WORK INSTRUCTIONS: Write out exactly the lines running from the one that contains "Spatially, does point" through the end of the material.

======

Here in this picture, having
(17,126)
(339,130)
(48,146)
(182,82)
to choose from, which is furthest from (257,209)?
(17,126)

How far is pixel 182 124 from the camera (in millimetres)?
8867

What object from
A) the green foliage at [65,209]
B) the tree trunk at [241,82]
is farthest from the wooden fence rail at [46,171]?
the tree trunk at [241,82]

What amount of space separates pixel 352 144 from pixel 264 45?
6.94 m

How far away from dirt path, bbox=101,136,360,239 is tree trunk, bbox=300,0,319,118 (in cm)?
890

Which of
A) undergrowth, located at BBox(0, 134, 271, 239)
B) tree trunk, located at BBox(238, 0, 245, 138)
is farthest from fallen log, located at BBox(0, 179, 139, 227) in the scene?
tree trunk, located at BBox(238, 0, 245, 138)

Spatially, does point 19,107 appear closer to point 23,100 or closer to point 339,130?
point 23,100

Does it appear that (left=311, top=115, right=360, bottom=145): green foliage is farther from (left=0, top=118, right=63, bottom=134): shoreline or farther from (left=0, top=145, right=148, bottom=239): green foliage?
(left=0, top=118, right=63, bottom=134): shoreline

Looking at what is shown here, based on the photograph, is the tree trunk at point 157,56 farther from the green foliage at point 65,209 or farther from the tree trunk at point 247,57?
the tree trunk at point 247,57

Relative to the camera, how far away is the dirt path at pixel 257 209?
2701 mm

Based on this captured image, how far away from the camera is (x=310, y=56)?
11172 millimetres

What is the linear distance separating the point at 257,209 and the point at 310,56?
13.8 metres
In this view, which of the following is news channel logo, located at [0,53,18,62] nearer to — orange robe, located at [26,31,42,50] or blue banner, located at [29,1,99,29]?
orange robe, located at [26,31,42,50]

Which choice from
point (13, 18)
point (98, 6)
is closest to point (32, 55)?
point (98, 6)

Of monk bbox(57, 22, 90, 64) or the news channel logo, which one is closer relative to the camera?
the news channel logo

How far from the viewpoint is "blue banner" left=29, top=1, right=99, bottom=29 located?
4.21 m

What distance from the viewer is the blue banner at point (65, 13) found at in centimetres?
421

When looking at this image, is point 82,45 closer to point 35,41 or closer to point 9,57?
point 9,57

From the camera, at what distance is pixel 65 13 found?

======

EXERCISE ANSWER:
Spatially, does point 19,107 appear closer to point 23,100 or closer to point 339,130?
point 23,100

Does it appear that (left=311, top=115, right=360, bottom=145): green foliage is farther from (left=0, top=118, right=63, bottom=134): shoreline or farther from (left=0, top=145, right=148, bottom=239): green foliage?
(left=0, top=118, right=63, bottom=134): shoreline

Looking at what is shown here, based on the photograph, is the tree trunk at point 157,56 farther from the green foliage at point 65,209 or farther from the tree trunk at point 247,57?
the tree trunk at point 247,57

Relative to the camera, how far away is the dirt path at pixel 257 209?
2701 mm

Based on this captured image, how far away from the camera is (x=310, y=56)?
11172 millimetres

What is the linear distance separating the point at 257,209 and the point at 310,56?
13.8 metres
In this view, which of the following is news channel logo, located at [0,53,18,62] nearer to — orange robe, located at [26,31,42,50] or blue banner, located at [29,1,99,29]?
orange robe, located at [26,31,42,50]

Which choice from
point (13, 18)
point (98, 6)
is closest to point (32, 55)?
point (98, 6)

Of monk bbox(57, 22, 90, 64) or the news channel logo, which one is closer relative to the camera?
the news channel logo

How far from the viewpoint is "blue banner" left=29, top=1, right=99, bottom=29 located?
4.21 m

What distance from the viewer is the blue banner at point (65, 13) found at in centimetres?
421

When looking at this image, is point 82,45 closer to point 35,41 or closer to point 9,57?
point 9,57

From the camera, at what distance is pixel 65 13 found?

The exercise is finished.